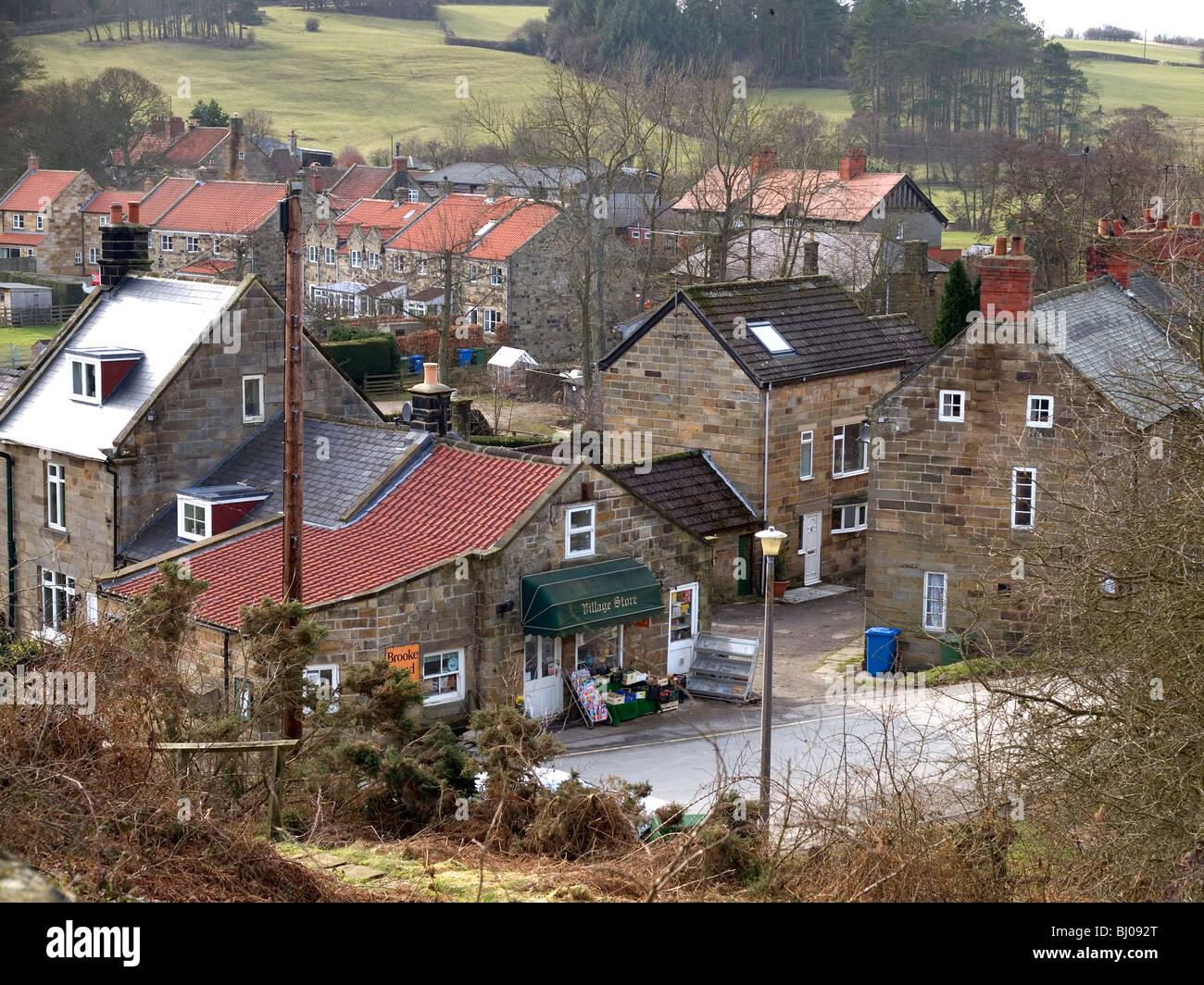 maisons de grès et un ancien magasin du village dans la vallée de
---
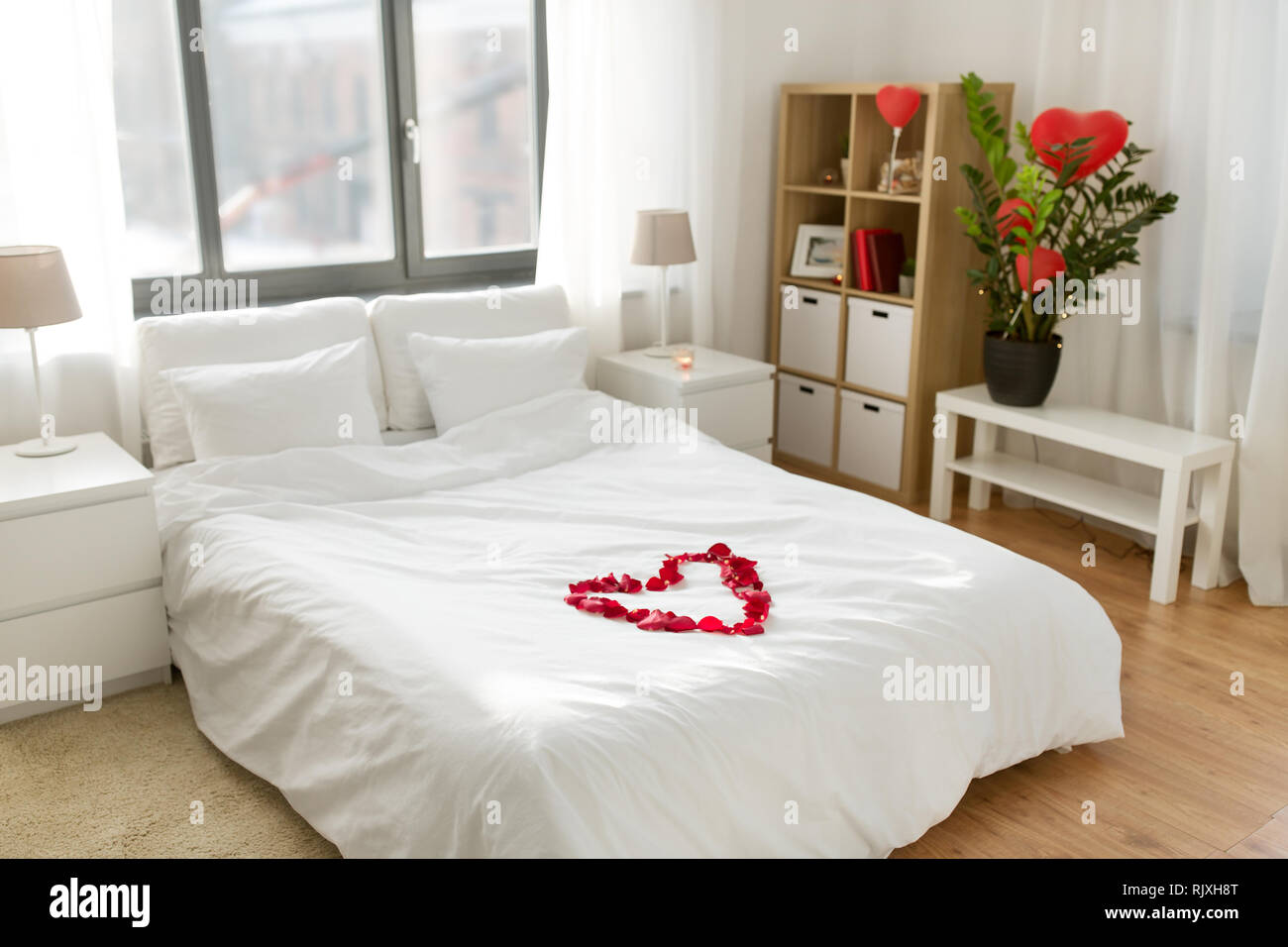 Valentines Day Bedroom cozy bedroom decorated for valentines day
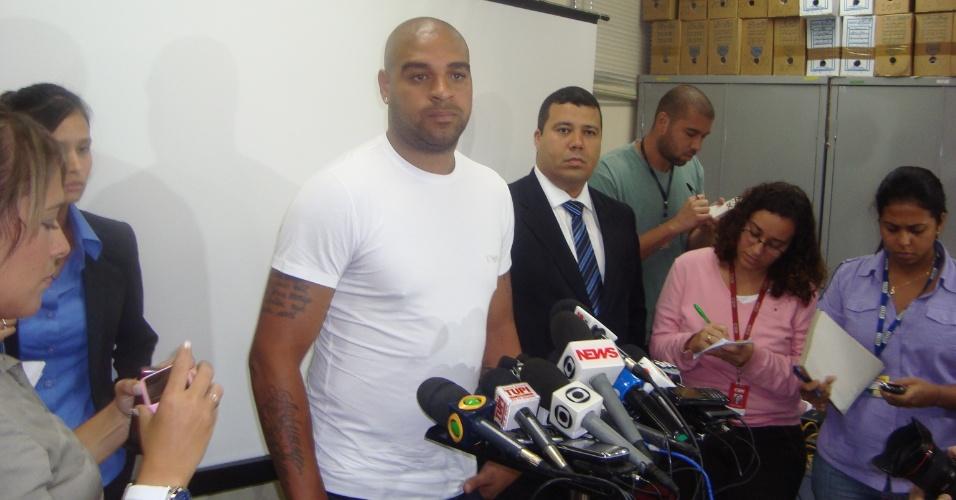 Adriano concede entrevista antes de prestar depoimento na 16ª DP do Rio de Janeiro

### Work instruction
Leaving out each picture, repeat exactly the lines above from the one that contains "Valentines Day Bedroom" through the one that contains "Adriano concede entrevista".

### Solution to this problem
 Valentines Day Bedroom cozy bedroom decorated for valentines day
 Adriano concede entrevista antes de prestar depoimento na 16ª DP do Rio de Janeiro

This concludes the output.